Color Theory Basics- 2

Here's the second feature of Goethe's color theory basics: Green and magenta don't appear in prismatic blue and red edges, unless the blue and red edge touch each other. Click here for part 1 on how the colored edges appear in the first place.

The left image, is what you see when you look at a thin treebranch through a prisma. Both color-edges touch and reach over the darkness - a magenta lights up.

For green to appear, a very small light spot is needed, closed in by to bigger dark spots.

prisma with magenta

When the dark red and dark violet touch each other, the darker colors are eaten up by the light and magenta appears.
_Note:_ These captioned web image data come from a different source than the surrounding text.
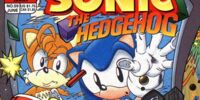 Archie Sonic the Hedgehog Issue 59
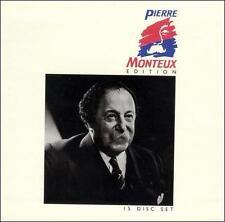 Pierre Monteux Edition (CD, 15 Discs, RCA Victor)
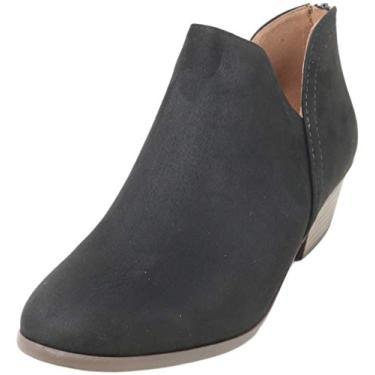 Imagem de Bota feminina Madeline Western com bico redondo e amêndoa – Salto baixo – Zíper – Bota casual no tornozelo, Black Suede, 6.5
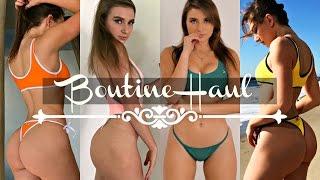 BoutineLA Bikini Haul | GymShark Announcement | Chooks Haul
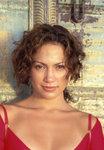 Jennifer-Lopez-sexy-572188.jpg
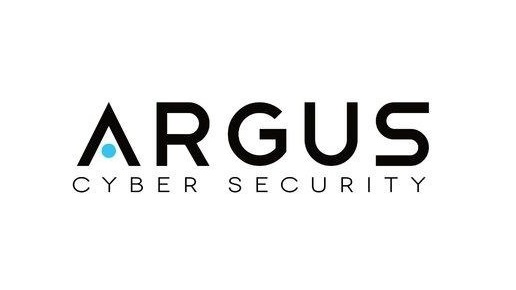 Argus collaborates with Microsoft to bring cyber security cloud solution to vehicle manufacturers with Microsoft Azure IoT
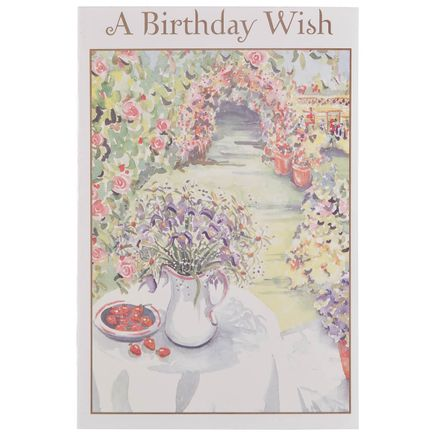 Assorted Birthday Cards - 24 Pack-337184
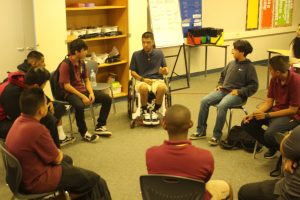 Miguel Rivera talks peer pressure and decision making with Corvallis Middle School students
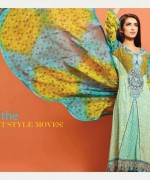 Salam's Textile Summer Dresses 2014 Volume 2 For Women 011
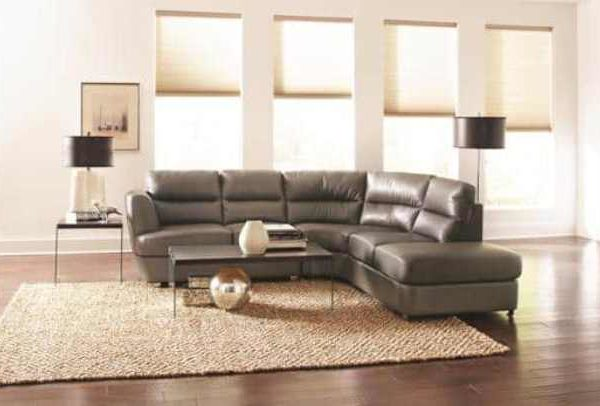Chaisson Contemporary Bonded Leather Sectional Sofa With Chaise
Magenta is the image of: the light of color, overcoming darkness.

prisma-green

Green emerges, when the lightest colors (yellow and turquoise) touch each other: the darkness of color, overcoming light.

The edge-colors in the prisma, the reds and blues, are the colors that picture a 'movement'. And this is also the effect they have on your mood. Reds give you a 'push', blues tend to 'pull back'.
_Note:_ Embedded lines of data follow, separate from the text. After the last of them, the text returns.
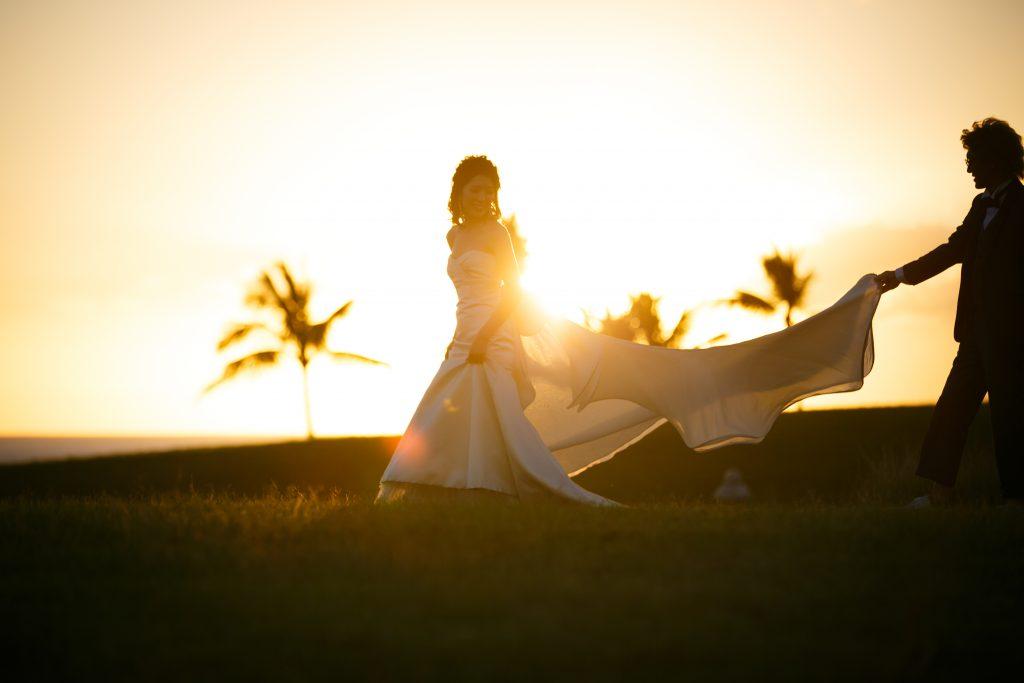 ハワイ サンセット 可愛い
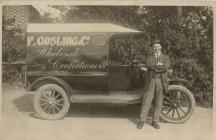 P. Gosling & Co. Wholesale Confectioners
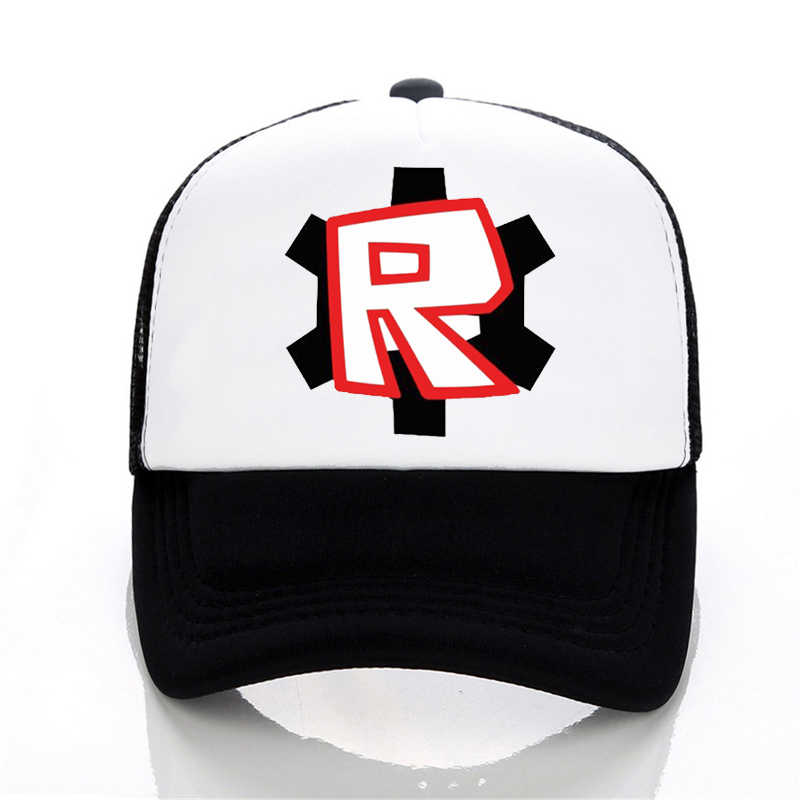 ... Hot Roblox hat Games Rock Band Baseball caps cool Cosplay cap Unisex  game roblox Figure Pointy ... b360999c1308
Reds and blues communicate an active process, and that activity is something you can sense when you look at a color. That's why balancing colors is so important in your interior painting design.
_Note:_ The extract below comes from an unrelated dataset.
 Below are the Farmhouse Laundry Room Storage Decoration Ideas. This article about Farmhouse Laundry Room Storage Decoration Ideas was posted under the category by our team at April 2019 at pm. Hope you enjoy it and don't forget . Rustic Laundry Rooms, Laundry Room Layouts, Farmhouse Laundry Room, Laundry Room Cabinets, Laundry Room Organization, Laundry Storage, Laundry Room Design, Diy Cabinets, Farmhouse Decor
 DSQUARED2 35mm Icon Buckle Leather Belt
Green and magenta both only come when the red and the blue edge touch. Green and magenta appears, where light and darkness regain their balance.

the color circle

Resting colors

Green and magenta make the impression of: stillness, balance. They're not moving, and they don't push and pull at you. They have the same objective quality as black and white. Green and magenta give a solid, calming, light and quiet impression. Combining pinks and greens are great for rooms, especially in places where you need some calmness and serenity.

green-and-magenta

Goethes color theory basics in short:

  • Color is a sensory perception. It's not subjective: it's physical. It can be material (flowers, paint) and immaterial (prismatic colors, sunsets).
  • Colors manifest by the interaction between light and darkness.
  • When the light is active, you see blues.
  • When the darkness is active, you see reds.
  • Where the darkness closes up and prismatic colored edges touch, green becomes manifest.
  • When the darkness is thin, and prismatic colored edges reach over it, magenta becomes manifest.

Contrast and interval

Color theory basics are: understanding how colors manifest through light and darkness. But once colors appear, they start to interact. The color world is a differentiated whole, which is trying to complete itself all the time. When one color appears, it will summon up its opposite by contrast. When two colors are present, they either mix, or create a third color by the law of interval. These are optical phenomena, but they're physical and not subjective. An LCD-screen creates contrasts and intervals, just like our perception does. These phenomena always behave according to physical laws.

Other still colors

Apart from black, white, green and magenta, also 'material' colors (like the colors of wood and metal) give a 'solid' and 'resting' impression. Material colors hardly ever are purely prismatic (except chemically manifactured pigments). Natural colors are blended and mixed and by that, stilled within themselves. Apart from that, material colors communicate to us the idea of solidity and stillness because we know matter is a passive thing.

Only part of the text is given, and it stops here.